Feller passed away from pneumonia finally losing the most important fight of his life. But I want to remember Feller for his virility and strength back in June 2009 when he was one of the starting pitchers in the inaugural Baseball Hall of Fame Classic at 90 years of age.

I want to remember him as the player who’s Bob Feller Museum in Van Meter, Iowa was built by his own son Stephen, an architect. I want to remember him for buzzing the tower of “Mudcat” Grant during one of those MLB Alumni games then staring Grant down at the plate. I want to remember Feller as a fighter, a competitor, but most of all as a true baseball immortal.
 

8 Comments

The world can use a few more Bob Feller’s

—Mark Gauthier
http://cubden.mlblogs.com/

He will be missed. He was THE class of the Big Leagues.
–Jeff
http://redstatebluestate.mlblogs.com/

Mark,
I could not agree with you more. Feller will be missed for his grace and class as well as his warmth and compassion for charity and the youth of our Nation.
Did not know this, but Feller was the MLBPA’s first President. Just shows you another layer of the Feller onion and what he was willing to do for this great game.

Rays Renegade

http://raysrenegade.mlblogs.com

Jeff,
Can you imagine having your high school graudate be the subject of a radio show, and that multiple stations would want to cover it? Bob Feller can, and did have his High School graduation broadcasted on the radio and was on the mound less than a week later and struck out 18 batters from the St. Louis Browns.
JUst speaks to the levels of greatness this member of baseball royalty obtained during his 92 years on this great big blue marble.

Rays Renegade

http://raysrenegade.mlbloga.com

Really nice tribute to Feller, who, as you said, was one of the greats on many levels. And how wonderful that you got to meet him!

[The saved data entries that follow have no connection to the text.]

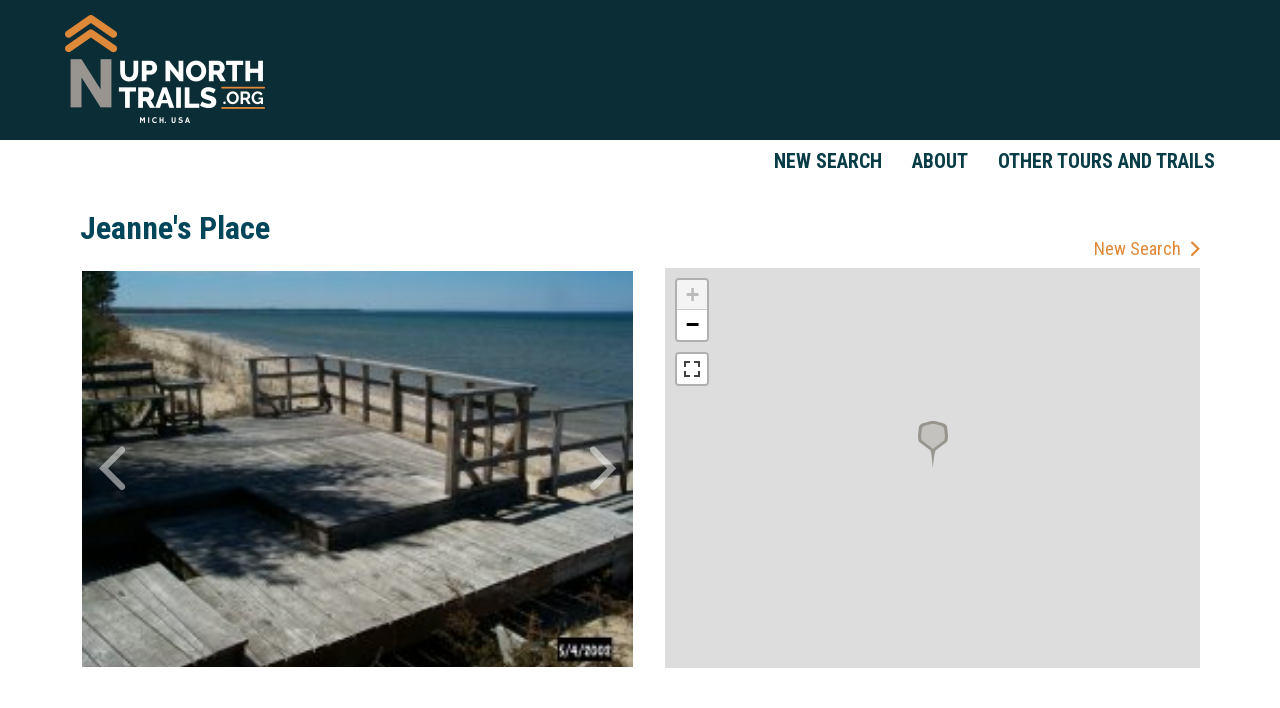

--- FILE ---
content_type: text/html; charset=UTF-8
request_url: http://www.upnorthtrails.org/refresh_session.php
body_size: 912
content:
<!DOCTYPE html PUBLIC "-//W3C//DTD XHTML 1.0 Strict//EN" "http://www.w3.org/TR/xhtml1/DTD/xhtml1-strict.dtd">
<html xmlns="http://www.w3.org/1999/xhtml">
<head>
	<meta http-equiv="Content-Type" content="text/html; charset=UTF-8" />
	<title>Session Refresher</title>
	<script type="text/javascript">
	//<![CDATA[
		var iframe = false;
		function refreshPage()
		{
			try
			{
				var d = new Date();
				var url = window.location.href.substring(0, window.location.href.lastIndexOf("/") + 1) + "refresh_session.php?update=true&nocache=" + d.getTime();
				if(!iframe)
				{
					iframe = document.createElement("iframe");
					iframe.src = url;
					document.getElementById("content").appendChild(iframe);
				}
				else
				{
					iframe.src = url;
				}
			}
			catch(e)
			{
			}
		}
		setInterval("refreshPage();", 30000);
	//]]>
	</script>
</head>
<body><div id="content"></div></body>
</html>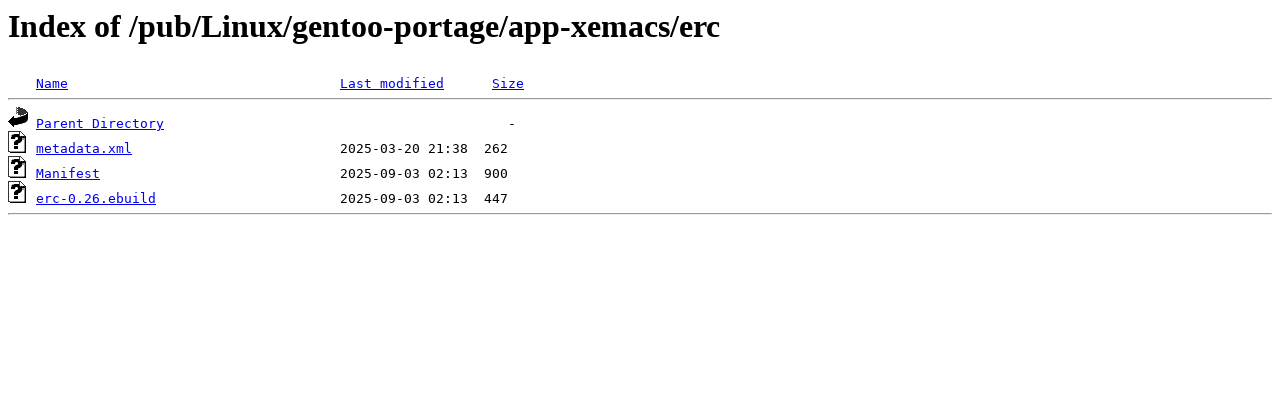

--- FILE ---
content_type: text/html;charset=ISO-8859-1
request_url: http://rsync5.jp.gentoo.org/pub/Linux/gentoo-portage/app-xemacs/erc/?C=M;O=A
body_size: 982
content:
<!DOCTYPE HTML PUBLIC "-//W3C//DTD HTML 3.2 Final//EN">
<html>
 <head>
  <title>Index of /pub/Linux/gentoo-portage/app-xemacs/erc</title>
 </head>
 <body>
<h1>Index of /pub/Linux/gentoo-portage/app-xemacs/erc</h1>
<pre><img src="/icons/blank.gif" alt="Icon "> <a href="?C=N;O=A">Name</a>                                  <a href="?C=M;O=D">Last modified</a>      <a href="?C=S;O=A">Size</a>  <hr><img src="/icons/back.gif" alt="[PARENTDIR]"> <a href="/pub/Linux/gentoo-portage/app-xemacs/">Parent Directory</a>                                           -   
<img src="/icons/unknown.gif" alt="[   ]"> <a href="metadata.xml">metadata.xml</a>                          2025-03-20 21:38  262   
<img src="/icons/unknown.gif" alt="[   ]"> <a href="Manifest">Manifest</a>                              2025-09-03 02:13  900   
<img src="/icons/unknown.gif" alt="[   ]"> <a href="erc-0.26.ebuild">erc-0.26.ebuild</a>                       2025-09-03 02:13  447   
<hr></pre>
</body></html>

http://janeheller.mlblogs.com

Jane,
Got to tell you, going to those MLBPA Alumni games have been a great joy. Got to meet my all time idol Brooks Robinson at one, and always tried to say hello to Bob Feller.
It has been a bad year where a few of our great stars of the past have extinguished, but this one really hurts because of the man Feller was off the field as well as on.
Going to miss him this Spring at the MLBPA event in Clearwater, Florida.

Rays Renegade

http://raysrenegade.mlblogs.com

Cliff,
Wonderful tribute to Bob Feller! I got to see him from a few feets away at the MLB FanFest at Anaheim. I was in line but the way he kept talking to everyone and the lines being so long, I did not get to talk to him.
Emma
http://crzblue.mlblogs.com

Emma,
I am sorry you did not get that chance. Believe me, he would have been worth any time or effort to speak with him. There was something about the guy ********* in that period. Feller, ex-slugger Frank Howard, who used to be a Rays farm Coach/Instructor. They always seemed to have a ball or spent a extra amount of time with the fans.
Sometimes I wish this generation took to that vein of remembering their play may make them famous, but the fans can make the immortals.